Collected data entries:
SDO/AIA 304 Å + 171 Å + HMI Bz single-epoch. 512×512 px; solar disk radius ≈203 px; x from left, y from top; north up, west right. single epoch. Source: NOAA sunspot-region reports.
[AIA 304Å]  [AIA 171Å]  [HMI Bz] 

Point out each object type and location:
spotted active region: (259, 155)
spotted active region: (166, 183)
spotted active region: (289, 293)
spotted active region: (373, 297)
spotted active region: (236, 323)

Task brief:
In this exercise, you retype all of the data exactly as it appears above.

Your solution:
SDO/AIA 304 Å + 171 Å + HMI Bz single-epoch. 512×512 px; solar disk radius ≈203 px; x from left, y from top; north up, west right. single epoch. Source: NOAA sunspot-region reports.
[AIA 304Å]  [AIA 171Å]  [HMI Bz] 

Point out each object type and location:
spotted active region: (259, 155)
spotted active region: (166, 183)
spotted active region: (289, 293)
spotted active region: (373, 297)
spotted active region: (236, 323)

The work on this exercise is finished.